Faits divers – Justice

Grève des avocats à Bordeaux : les raisons de la colère

Par Sophie Constanzer, France Bleu Gironde jeudi 15 octobre 2015 à 8:00

Des avocats bordelais lors d'une précédente manifestation.
Des avocats bordelais lors d'une précédente manifestation. © Maxppp - Maxpp

Les avocats vont laisser leurs cabinets fermés ce jeudi pour protester contre la réforme de l'aide juridictionnelle. Ils ne veulent pas avoir à faire d'effort financier pour aider à combler le déficit dans le budget qui permet de payer des avocats commis d'office.

Après la manifestation des policiers, c'est au tour des avocats de se rassembler ce jeudi après-midi devant le Palais de justice de Bordeaux à 14 h 30. Les 1350 avocats du barreau de Bordeaux sont en grève pour protester contre la réforme de l'aide juridictionnelle : les avocats "commis d'office" (ils sont 300 au total à Bordeaux) qui nous défendent lors d'un procès quand nous n'avons pas les moyens de payer.  

Combler le déficit : ni les avocats, ni les justiciables

Pour combler un déficit de 15 millions d'euros dans le budget de l'aide juridictionnelle, la ministre de la justice Christiane Taubira voudrait que les avocats fassent un effort financier. En gros qu'ils mettent "la main au pot". Pour le vice bâtonnier de Bordeaux, c'est impensable d'autant que les avocats commis d'office seront encore plus mal rémunérés : "Sous prétexte que c'est pour un client qui bénéficie de l'aide juridictionnelle, il faudrait que l'avocat soit payé 2 ou 3 fois moins". Et Jérôme Birou de rajouter : "l'autre demande c'est que les justiciables payent un peu plus pour créer une sorte de fond de solidarité". Le vice-bâtonnier et ses collègues estiment que c'est à l'Etat de combler le déficit. "15 millions d'euros ce sont des queues de cerises dans le budget de l'Etat", s'insurge Jerôme Birou.
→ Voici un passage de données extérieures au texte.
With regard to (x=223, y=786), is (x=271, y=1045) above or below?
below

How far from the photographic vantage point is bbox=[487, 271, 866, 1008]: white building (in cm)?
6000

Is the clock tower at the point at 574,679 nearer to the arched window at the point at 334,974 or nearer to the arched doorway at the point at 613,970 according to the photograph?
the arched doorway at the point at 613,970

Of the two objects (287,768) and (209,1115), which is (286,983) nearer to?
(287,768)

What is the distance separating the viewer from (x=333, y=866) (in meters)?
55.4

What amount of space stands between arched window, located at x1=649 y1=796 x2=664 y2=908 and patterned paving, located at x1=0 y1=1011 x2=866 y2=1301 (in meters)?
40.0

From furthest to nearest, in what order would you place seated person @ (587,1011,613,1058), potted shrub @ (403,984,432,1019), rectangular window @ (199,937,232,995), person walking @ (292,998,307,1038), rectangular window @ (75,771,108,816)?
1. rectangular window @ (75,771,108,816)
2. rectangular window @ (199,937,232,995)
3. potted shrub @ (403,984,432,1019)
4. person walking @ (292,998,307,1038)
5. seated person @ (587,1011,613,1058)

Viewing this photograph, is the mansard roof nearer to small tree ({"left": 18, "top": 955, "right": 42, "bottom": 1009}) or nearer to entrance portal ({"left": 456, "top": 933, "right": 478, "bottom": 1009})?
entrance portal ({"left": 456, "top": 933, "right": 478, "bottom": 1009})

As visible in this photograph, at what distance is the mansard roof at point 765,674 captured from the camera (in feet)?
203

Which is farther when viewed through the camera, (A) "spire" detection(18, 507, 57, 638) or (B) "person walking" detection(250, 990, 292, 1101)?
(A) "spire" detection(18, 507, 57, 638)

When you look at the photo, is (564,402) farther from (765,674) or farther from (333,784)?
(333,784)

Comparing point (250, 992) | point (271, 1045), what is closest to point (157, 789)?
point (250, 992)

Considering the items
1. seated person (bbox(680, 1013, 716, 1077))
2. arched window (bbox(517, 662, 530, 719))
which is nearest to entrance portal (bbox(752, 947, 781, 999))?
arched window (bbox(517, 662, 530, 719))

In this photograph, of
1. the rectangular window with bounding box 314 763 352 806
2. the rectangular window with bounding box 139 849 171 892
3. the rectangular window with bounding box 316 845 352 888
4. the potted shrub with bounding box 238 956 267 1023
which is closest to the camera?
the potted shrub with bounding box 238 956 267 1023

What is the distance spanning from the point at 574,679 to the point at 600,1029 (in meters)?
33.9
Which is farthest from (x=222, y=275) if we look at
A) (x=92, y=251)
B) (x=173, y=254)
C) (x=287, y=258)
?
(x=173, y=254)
Le barreau ne désigne plus d'avocats commis d'office dès ce vendredi

Les avocats prévoient donc un rassemblement devant le Palais de Justice cet après midi à 14 heures 30, et dès ce vendredi, ils démarrent un autre mouvement d'humeur. Le barreau ne désignera plus d'avocats commis d'office. Ce seront aux juges ou aux présidents de juridictions de le faire, en début de procès.